▶ [CHALLENGE]: Please rewrite the stretch from the line containing "Viewing the photo, is" through the end of the records, changing "overall distance" to "total distance" and leaving everything else unchanged.

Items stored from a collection
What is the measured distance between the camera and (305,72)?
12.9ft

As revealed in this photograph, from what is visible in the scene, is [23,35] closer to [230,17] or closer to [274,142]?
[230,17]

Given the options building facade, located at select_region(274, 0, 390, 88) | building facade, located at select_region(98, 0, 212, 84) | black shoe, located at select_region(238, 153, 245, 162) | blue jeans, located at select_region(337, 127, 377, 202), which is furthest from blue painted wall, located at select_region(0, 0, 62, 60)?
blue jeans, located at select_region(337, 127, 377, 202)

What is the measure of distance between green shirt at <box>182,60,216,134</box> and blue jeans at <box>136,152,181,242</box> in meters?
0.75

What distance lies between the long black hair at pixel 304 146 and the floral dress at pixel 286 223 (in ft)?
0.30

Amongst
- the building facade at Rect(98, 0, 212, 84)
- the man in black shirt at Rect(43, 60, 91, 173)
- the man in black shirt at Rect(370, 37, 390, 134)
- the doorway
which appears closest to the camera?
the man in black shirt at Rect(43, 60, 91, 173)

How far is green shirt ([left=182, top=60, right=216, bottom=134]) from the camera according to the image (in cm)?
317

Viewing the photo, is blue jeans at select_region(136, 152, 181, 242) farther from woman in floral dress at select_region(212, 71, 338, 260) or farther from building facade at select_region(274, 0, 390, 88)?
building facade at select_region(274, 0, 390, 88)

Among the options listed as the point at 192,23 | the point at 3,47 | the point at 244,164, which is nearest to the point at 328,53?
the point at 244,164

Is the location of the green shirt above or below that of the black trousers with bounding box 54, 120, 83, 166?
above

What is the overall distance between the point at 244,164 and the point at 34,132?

▶ [COMPLETE RESPONSE]:
Viewing the photo, is blue jeans at select_region(136, 152, 181, 242) farther from woman in floral dress at select_region(212, 71, 338, 260) or farther from building facade at select_region(274, 0, 390, 88)?
building facade at select_region(274, 0, 390, 88)

Among the options listed as the point at 192,23 | the point at 3,47 | the point at 244,164, which is nearest to the point at 328,53?
the point at 244,164

Is the location of the green shirt above or below that of the black trousers with bounding box 54, 120, 83, 166?
above

What is the total distance between the point at 244,164 and the point at 34,132?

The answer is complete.